Khazen

BEIRUT (Reuters) – Lebanon still aims to increase taxes to finance a public sector pay rise, a senior official said on Monday, after the plan was thrown into doubt last week when the constitutional council annulled the new tax law. Many public sector workers went out on strike on Monday after the constitutional council, an arm of the judiciary, decided on Friday to reject the tax law passed by parliament to finance a $917 million public sector pay rise. The official, speaking on condition of anonymity as deliberations were still underway, said the government would adjust its proposed tax hikes as they were the only way for the heavily indebted state to pay for the wage increase.

The proposals included increases in value-added tax, corporate tax, taxes on alcohol and tobacco, lottery prizes and interest on bank deposits, as well as increases in fees and fines. The official said the government would address the points raised by the council. “The direction is to reapprove the same taxes … after clarifying the points tabled by the constitutional council,” the official told Reuters. Some economists had expressed concern about the tax hikes and the constitutional council said they were unlawful for a number of reasons, including the government’s failure to approve them as part of a state budget.

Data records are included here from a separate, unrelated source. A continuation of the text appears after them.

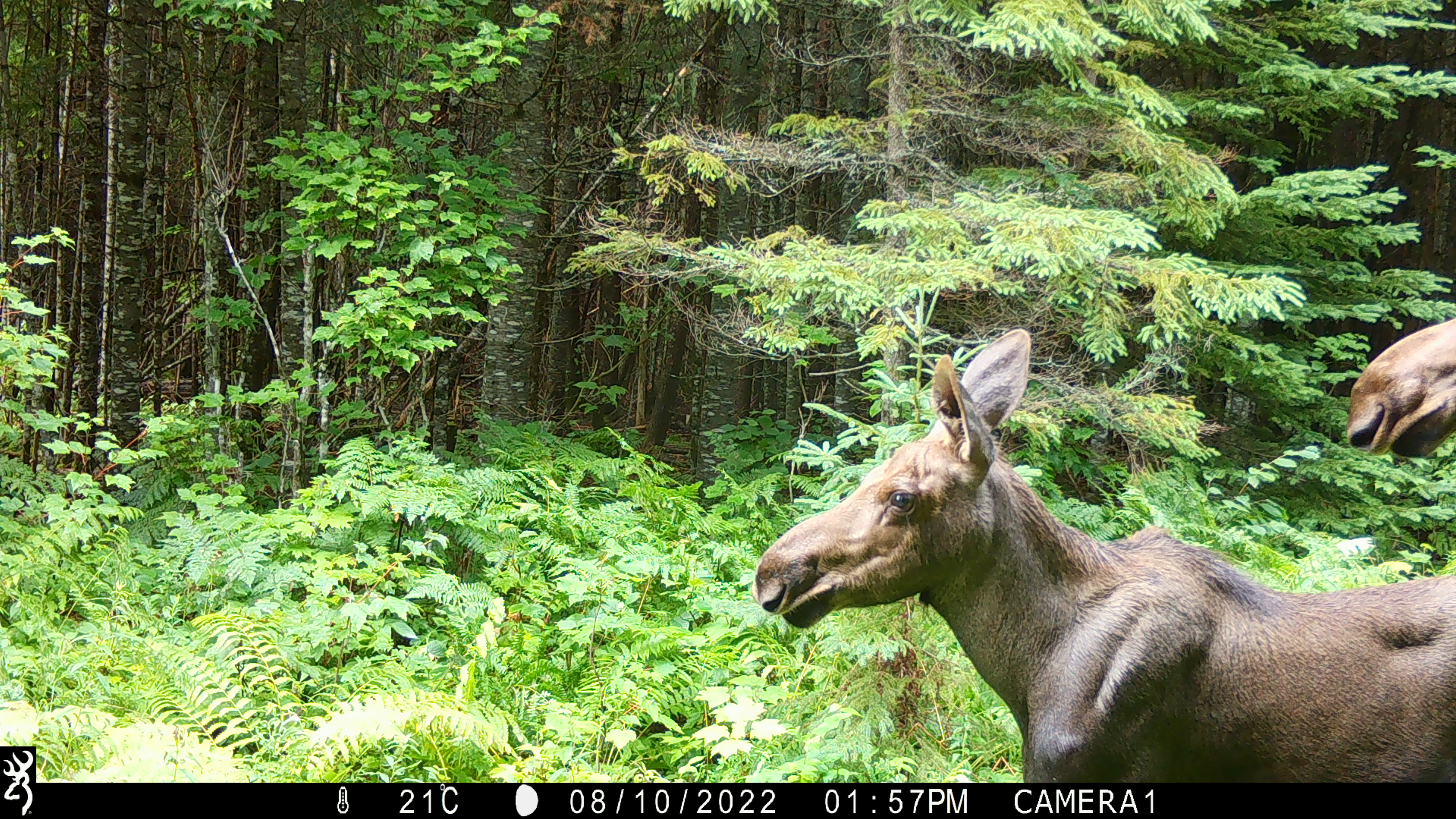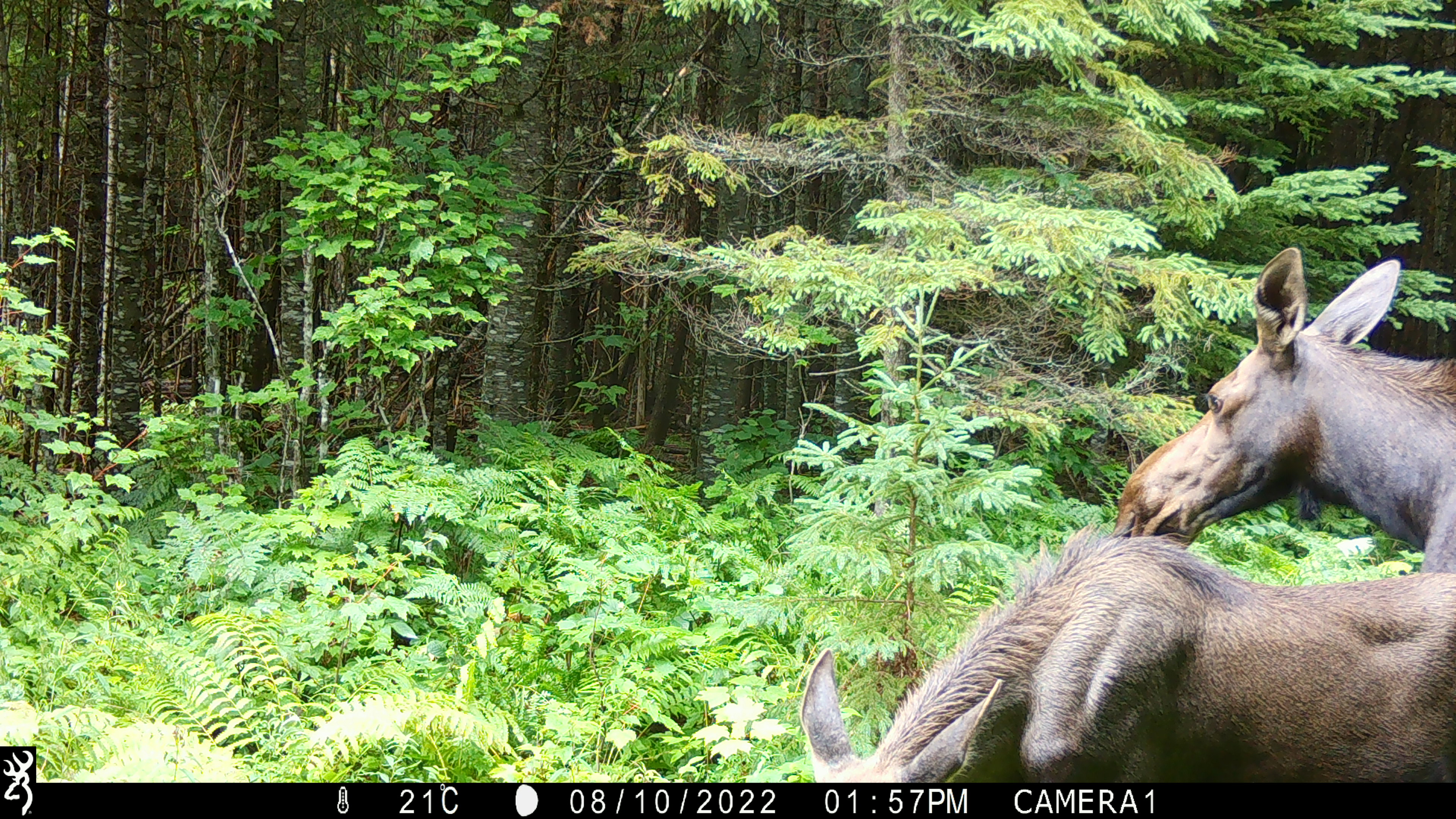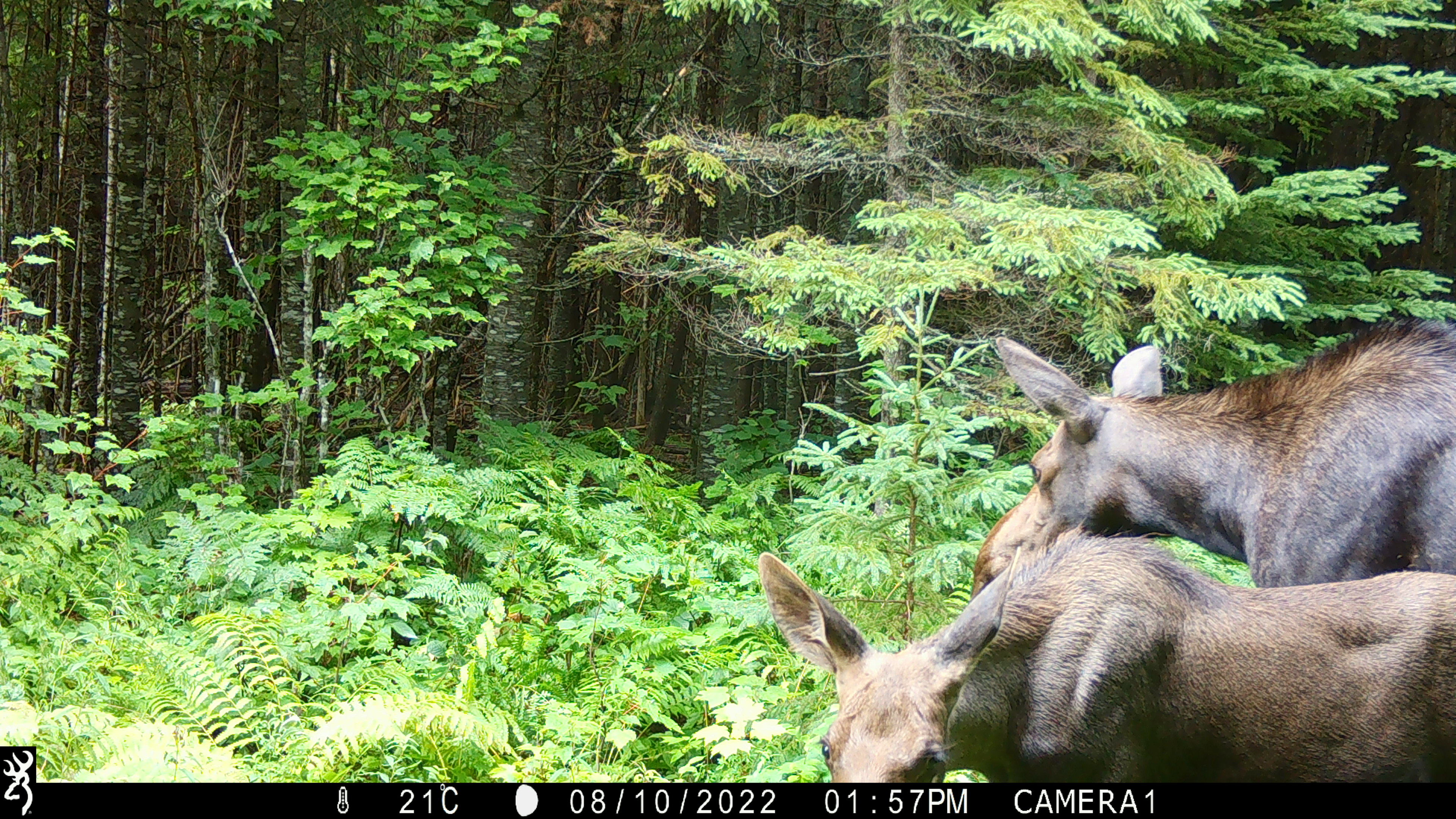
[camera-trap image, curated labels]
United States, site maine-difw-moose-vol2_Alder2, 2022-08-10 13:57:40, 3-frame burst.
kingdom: Animalia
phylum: Chordata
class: Mammalia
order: Artiodactyla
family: Cervidae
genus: Alces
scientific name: Alces alces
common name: moose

Prime Minister Saad al-Hariri’s government in March agreed the first state budget in 12 years, but it has yet to be approved by parliament. “Time is running out and we have no alternative to taxes,” the official said. “We cannot finance (the public sector pay rise) without these taxes because this will create a financial imbalance and increase the strain on the economy and increase the public debt, representing a danger to Lebanon’s credit rating.”